*** Opening SOURCE INFORMATION ***

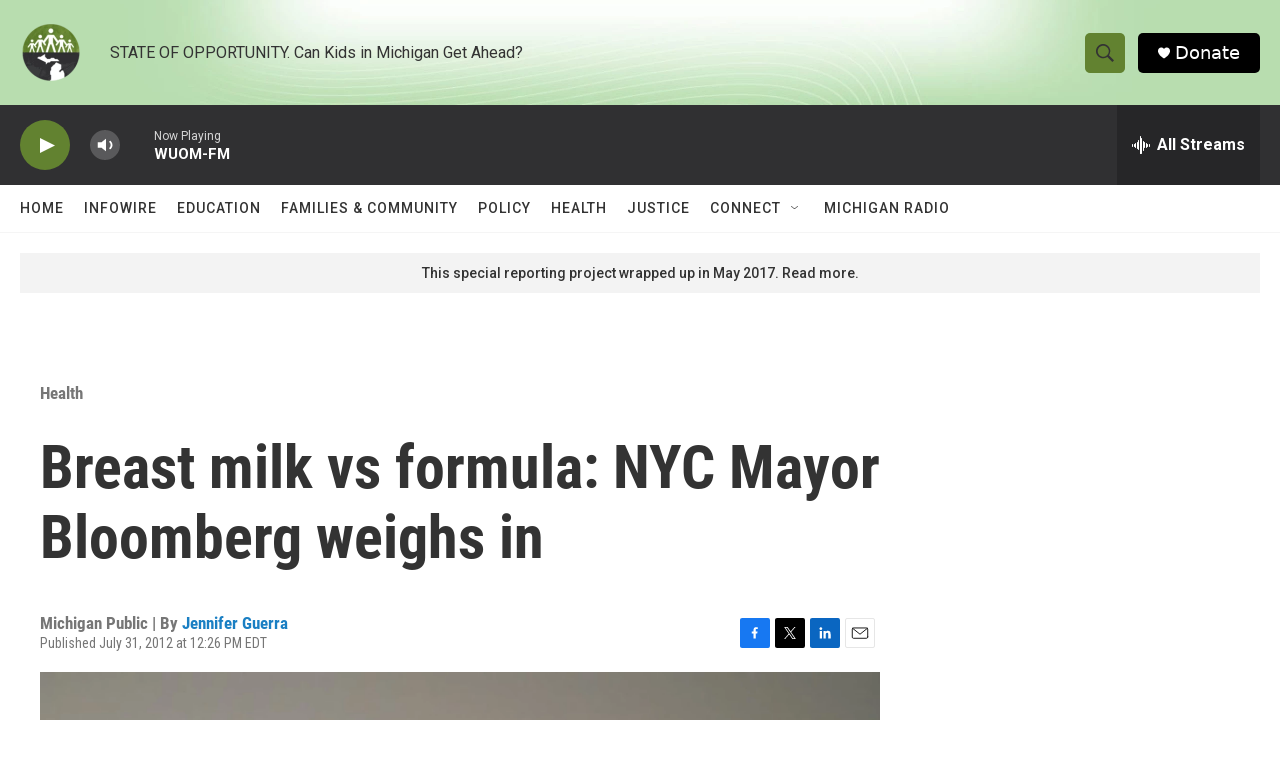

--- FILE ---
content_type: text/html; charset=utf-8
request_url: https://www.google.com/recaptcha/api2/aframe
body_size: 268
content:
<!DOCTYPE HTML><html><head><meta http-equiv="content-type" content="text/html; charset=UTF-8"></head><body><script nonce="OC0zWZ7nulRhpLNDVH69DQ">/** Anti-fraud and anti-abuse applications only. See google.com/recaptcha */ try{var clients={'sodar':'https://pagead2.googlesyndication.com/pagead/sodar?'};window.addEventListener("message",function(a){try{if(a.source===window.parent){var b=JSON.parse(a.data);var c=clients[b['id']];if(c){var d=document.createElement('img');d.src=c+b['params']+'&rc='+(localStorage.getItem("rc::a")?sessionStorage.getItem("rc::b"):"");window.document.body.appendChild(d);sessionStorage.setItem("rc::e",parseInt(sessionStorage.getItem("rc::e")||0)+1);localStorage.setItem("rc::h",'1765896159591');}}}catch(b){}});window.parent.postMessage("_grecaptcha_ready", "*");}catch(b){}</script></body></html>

*** Closing SOURCE INFORMATION ***

● **TASK PROMPT**: The response should contain every record above exactly as written, and none of the pictures.

● **FINAL ANSWER**:
--- FILE ---
content_type: text/html; charset=utf-8
request_url: https://www.google.com/recaptcha/api2/aframe
body_size: 268
content:
<!DOCTYPE HTML><html><head><meta http-equiv="content-type" content="text/html; charset=UTF-8"></head><body><script nonce="OC0zWZ7nulRhpLNDVH69DQ">/** Anti-fraud and anti-abuse applications only. See google.com/recaptcha */ try{var clients={'sodar':'https://pagead2.googlesyndication.com/pagead/sodar?'};window.addEventListener("message",function(a){try{if(a.source===window.parent){var b=JSON.parse(a.data);var c=clients[b['id']];if(c){var d=document.createElement('img');d.src=c+b['params']+'&rc='+(localStorage.getItem("rc::a")?sessionStorage.getItem("rc::b"):"");window.document.body.appendChild(d);sessionStorage.setItem("rc::e",parseInt(sessionStorage.getItem("rc::e")||0)+1);localStorage.setItem("rc::h",'1765896159591');}}}catch(b){}});window.parent.postMessage("_grecaptcha_ready", "*");}catch(b){}</script></body></html>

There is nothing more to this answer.